Media Credit: PUBLIC DOMAIN
The icon Wikipedia and Wikibooks use to designate a work as having no copyright, or having passed into the public domain.

Except under special circumstances most copyrighted work is considered in the "Public Domain" if it was created before 1923, if the last creator died at least 70 years ago or whenever the copyright lapses or expires. It's a beautiful idea - essentially the legal acknowledgement that, when a work has done what it can for its author and his family it, after a reasonable period of time, belongs to the world.

It doesn't take a genius to figure out what that means: most of the world's great music, movies, film and literature qualifies. Want the complete works of Shakespeare, Mark Twain or Leo Tolstoy? They're yours for free - if you know where to find them.
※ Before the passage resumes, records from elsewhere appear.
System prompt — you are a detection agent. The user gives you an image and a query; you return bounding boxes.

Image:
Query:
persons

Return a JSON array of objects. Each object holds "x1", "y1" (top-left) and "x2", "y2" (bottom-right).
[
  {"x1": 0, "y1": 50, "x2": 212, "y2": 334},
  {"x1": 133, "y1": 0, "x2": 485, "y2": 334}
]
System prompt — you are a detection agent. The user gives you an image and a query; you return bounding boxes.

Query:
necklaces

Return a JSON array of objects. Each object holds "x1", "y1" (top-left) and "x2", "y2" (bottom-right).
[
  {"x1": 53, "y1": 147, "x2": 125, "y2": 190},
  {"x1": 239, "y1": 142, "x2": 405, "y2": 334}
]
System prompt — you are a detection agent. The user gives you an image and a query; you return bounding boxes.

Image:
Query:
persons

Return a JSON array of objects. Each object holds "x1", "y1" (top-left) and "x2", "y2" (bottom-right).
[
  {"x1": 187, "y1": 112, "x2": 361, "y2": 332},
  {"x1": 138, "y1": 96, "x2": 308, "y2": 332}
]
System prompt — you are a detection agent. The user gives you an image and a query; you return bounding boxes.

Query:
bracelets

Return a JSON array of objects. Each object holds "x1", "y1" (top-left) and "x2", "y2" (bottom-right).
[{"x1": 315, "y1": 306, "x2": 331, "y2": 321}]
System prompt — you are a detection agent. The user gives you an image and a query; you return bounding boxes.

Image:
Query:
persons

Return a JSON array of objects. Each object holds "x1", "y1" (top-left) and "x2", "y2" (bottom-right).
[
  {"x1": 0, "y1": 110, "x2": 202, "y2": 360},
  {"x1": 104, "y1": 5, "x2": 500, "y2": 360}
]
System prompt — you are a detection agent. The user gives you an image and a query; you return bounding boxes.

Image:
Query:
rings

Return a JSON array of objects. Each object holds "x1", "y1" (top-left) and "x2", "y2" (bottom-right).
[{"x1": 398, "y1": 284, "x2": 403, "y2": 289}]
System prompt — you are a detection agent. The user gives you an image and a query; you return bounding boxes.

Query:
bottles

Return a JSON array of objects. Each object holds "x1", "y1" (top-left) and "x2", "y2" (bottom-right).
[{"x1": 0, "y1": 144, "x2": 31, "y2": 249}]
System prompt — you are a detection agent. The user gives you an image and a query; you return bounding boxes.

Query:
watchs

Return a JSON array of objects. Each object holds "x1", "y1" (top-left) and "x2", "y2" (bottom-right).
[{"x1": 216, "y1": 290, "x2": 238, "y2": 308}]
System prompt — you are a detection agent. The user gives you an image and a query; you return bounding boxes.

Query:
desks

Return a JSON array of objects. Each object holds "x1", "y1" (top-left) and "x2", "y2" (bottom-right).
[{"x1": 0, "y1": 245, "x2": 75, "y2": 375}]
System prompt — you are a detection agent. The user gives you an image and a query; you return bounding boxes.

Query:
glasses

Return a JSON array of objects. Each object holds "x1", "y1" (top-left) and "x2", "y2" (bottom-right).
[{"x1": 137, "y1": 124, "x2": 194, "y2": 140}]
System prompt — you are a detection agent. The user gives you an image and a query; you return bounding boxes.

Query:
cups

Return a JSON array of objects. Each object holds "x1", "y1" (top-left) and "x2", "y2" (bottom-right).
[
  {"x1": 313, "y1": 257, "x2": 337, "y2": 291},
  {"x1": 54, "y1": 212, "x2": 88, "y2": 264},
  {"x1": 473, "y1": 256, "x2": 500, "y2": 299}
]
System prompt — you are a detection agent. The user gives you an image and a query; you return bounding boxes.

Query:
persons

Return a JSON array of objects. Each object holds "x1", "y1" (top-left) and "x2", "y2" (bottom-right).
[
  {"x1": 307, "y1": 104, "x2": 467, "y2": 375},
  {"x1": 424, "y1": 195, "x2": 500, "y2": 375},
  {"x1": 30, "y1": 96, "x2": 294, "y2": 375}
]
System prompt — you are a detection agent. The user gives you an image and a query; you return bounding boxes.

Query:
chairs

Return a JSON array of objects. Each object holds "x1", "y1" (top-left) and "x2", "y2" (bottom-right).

That, my friends, is where the Internet comes in. If you know where to look you can find just about anything on the net, for free. And, when you're looking for things that have passed into the Public Domain, you don't even have to pretend to feel guilty about it the way you would when surfing Kazaa or Soulseek for bad porn or that William Shatner version of "Rocket Man" that makes milk squirt out of your nose.

Here are my favorite places to enjoy the rich bounty of our shared artistic past…free of charge:



THE INTERNET ARCHIVE
(www.archive.org)

It's not the prettiest or easiest to navigate, but this archive has the goods - from hundreds of recordings of presidential speeches to a collection of those great, old Max Fleischer Superman cartoons. Lots of great text and images, too - but this one's most impressive for the staggering number of audio recordings (speeches, radio shows, etc), old cartoons and feature films that can be had for free. My personal favorite? the 'Flash Gordon Conquers The Universe" black-and-white movie serials your grandfather used to save nickels to go see on Saturdays. Or, for the more high-brow among us, that great old film noir flick your pretentious friends keep saying you simply must see, even though you can't find it anywhere. Yeah - they've got that one.

PROJECT GUTENBERG
(www.gutenberg.org)

Started in 1971 on one of the 15 computers on the network that would become the Internet, Project Gutenberg has grown into an international, non-profit effort to "break down the barriers of ignorance and illiteracy." The project now boasts more than 17,000 free, easily accessible plain-text e-books in its archive. The texts range from Dante's "Divine Comedy" and James Joyce's "Ulysses" to 'The Complete Notebooks of Leonardo Da Vinci" and "The Kamasutra."